→ **Data provided**:
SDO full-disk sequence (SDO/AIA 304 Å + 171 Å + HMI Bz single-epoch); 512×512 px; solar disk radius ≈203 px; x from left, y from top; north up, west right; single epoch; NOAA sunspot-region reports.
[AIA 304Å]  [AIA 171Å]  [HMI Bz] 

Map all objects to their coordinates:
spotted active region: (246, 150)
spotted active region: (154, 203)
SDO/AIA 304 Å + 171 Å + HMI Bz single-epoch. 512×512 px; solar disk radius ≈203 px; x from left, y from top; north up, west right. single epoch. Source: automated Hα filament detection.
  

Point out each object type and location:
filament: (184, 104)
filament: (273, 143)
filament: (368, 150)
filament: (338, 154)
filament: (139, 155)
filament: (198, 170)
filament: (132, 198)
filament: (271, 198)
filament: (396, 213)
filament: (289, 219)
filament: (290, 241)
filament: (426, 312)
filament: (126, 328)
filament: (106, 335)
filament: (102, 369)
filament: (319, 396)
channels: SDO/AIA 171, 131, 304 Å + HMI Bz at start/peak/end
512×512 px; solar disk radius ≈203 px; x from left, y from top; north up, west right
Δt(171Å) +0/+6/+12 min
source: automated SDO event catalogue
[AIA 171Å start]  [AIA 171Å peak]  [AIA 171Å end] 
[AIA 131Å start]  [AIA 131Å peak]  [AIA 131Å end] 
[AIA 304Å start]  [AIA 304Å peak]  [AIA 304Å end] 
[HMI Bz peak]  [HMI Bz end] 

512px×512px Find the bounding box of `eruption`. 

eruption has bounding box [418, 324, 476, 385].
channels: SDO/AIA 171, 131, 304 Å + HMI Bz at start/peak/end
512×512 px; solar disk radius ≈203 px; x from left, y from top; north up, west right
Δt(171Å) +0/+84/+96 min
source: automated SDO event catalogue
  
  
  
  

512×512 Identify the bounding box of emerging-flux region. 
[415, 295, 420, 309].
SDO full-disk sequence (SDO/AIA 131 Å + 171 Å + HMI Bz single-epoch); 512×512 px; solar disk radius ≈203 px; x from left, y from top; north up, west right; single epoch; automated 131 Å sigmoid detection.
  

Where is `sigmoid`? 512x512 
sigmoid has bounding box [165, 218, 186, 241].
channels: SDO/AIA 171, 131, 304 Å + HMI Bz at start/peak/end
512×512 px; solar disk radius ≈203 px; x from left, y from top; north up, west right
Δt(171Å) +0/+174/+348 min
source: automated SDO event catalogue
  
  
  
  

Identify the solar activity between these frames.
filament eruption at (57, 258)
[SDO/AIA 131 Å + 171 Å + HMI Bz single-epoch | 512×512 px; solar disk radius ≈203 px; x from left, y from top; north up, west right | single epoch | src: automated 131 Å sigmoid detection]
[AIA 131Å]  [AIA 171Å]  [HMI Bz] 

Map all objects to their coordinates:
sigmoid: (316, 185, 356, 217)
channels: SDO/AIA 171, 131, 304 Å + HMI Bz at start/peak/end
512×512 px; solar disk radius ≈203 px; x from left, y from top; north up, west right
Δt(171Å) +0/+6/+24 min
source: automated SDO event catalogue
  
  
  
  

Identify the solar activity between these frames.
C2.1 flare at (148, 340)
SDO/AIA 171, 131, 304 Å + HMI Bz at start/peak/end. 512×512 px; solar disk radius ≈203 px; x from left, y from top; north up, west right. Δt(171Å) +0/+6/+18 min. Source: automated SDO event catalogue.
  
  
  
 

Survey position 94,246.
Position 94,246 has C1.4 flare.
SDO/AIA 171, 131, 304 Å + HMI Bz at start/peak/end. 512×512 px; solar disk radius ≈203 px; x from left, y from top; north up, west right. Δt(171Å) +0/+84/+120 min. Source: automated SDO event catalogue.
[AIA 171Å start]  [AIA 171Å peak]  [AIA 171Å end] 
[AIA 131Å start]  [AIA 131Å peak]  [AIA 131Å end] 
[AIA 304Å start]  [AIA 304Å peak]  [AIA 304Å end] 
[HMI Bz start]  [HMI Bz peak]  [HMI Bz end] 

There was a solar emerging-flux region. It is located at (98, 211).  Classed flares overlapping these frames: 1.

→ **Assignment**: From the records above, give again exactly the lines running from the line with "SDO full-disk sequence (SDO/AIA 131" to the line with "Δt(171Å) +0/+174/+348 min", inclusive.

→ **Solved exercise**:
SDO full-disk sequence (SDO/AIA 131 Å + 171 Å + HMI Bz single-epoch); 512×512 px; solar disk radius ≈203 px; x from left, y from top; north up, west right; single epoch; automated 131 Å sigmoid detection.
  

Where is `sigmoid`? 512x512 
sigmoid has bounding box [165, 218, 186, 241].
channels: SDO/AIA 171, 131, 304 Å + HMI Bz at start/peak/end
512×512 px; solar disk radius ≈203 px; x from left, y from top; north up, west right
Δt(171Å) +0/+174/+348 min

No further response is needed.